REQUIRED TASK:
Gather every line of the listing below that contains the string "shirt" and copy each one. Match case exactly.

GIVEN RECORDS:
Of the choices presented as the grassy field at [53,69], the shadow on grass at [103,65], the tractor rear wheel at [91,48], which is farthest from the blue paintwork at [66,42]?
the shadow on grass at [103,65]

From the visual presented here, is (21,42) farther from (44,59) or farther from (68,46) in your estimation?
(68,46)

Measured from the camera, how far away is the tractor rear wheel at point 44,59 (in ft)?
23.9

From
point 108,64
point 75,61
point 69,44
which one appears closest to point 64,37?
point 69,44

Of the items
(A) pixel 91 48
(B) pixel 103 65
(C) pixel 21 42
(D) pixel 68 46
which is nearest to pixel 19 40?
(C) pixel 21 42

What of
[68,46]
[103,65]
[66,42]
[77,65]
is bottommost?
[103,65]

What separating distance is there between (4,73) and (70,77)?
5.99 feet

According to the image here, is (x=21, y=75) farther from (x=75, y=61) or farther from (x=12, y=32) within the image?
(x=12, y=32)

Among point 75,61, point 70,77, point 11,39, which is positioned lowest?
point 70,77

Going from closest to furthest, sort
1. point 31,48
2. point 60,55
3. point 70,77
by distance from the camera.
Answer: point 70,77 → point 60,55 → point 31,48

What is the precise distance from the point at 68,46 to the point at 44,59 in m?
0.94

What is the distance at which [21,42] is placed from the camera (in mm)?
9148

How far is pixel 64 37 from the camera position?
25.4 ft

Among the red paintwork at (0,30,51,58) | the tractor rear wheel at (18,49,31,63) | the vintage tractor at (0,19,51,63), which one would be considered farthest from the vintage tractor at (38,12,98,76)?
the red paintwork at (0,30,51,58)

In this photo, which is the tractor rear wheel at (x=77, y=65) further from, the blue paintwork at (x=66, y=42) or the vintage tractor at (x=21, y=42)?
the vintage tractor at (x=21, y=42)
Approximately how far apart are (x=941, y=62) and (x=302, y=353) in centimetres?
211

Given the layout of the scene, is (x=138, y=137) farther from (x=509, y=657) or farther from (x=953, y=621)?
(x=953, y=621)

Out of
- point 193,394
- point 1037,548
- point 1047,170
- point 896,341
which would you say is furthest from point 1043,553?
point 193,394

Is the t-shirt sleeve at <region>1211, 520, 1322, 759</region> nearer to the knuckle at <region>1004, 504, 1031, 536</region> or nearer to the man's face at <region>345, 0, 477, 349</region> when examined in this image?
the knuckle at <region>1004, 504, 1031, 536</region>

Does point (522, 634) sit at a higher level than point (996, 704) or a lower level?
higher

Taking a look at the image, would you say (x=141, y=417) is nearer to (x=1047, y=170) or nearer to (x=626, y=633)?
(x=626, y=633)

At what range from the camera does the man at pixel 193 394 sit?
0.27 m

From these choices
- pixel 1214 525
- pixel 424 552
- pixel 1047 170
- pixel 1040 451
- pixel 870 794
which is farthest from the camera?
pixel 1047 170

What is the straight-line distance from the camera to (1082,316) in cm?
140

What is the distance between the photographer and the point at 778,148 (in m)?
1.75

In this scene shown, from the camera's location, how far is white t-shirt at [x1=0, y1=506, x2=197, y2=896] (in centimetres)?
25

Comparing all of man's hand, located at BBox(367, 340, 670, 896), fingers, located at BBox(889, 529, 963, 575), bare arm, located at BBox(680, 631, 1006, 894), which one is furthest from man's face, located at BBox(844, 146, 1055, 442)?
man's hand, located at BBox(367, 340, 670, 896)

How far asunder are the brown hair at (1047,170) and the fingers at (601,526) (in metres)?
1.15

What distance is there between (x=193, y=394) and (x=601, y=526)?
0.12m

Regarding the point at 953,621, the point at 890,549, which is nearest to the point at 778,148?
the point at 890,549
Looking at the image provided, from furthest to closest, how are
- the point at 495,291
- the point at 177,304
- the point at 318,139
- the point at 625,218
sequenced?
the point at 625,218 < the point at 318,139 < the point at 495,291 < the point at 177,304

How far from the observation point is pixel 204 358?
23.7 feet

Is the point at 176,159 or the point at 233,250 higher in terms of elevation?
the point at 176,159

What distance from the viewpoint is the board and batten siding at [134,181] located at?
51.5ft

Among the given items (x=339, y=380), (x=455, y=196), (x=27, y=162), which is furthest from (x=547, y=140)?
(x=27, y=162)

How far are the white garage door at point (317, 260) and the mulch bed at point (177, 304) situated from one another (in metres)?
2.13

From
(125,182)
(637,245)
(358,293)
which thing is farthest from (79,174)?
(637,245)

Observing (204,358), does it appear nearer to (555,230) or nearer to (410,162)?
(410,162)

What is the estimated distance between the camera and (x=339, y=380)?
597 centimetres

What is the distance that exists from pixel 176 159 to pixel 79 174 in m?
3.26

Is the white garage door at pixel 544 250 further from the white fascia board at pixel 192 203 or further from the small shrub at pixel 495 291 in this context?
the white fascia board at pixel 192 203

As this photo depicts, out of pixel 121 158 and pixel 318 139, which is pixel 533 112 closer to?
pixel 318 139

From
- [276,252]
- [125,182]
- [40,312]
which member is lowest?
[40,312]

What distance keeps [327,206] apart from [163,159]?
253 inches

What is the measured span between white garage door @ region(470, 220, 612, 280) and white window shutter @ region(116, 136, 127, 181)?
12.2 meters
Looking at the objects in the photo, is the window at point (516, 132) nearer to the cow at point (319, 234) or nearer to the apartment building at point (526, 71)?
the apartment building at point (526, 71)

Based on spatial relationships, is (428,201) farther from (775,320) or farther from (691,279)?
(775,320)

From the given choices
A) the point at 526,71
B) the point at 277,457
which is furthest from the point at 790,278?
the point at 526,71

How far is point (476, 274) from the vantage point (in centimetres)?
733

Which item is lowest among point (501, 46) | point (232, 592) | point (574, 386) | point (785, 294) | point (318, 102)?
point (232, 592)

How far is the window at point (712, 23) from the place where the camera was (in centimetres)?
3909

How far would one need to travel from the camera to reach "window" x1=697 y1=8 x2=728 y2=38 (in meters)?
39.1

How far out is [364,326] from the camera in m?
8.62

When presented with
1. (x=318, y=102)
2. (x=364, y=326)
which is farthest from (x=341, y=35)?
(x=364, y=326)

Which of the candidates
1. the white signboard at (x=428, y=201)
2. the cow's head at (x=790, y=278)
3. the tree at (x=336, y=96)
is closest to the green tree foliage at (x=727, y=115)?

OUTPUT BELOW:
Is the t-shirt sleeve at <region>1211, 520, 1322, 759</region> nearer to the knuckle at <region>1004, 504, 1031, 536</region> or nearer to the man's face at <region>345, 0, 477, 349</region> when examined in this image?
In this scene shown, from the camera's location, how far is white t-shirt at [x1=0, y1=506, x2=197, y2=896] (in centimetres)?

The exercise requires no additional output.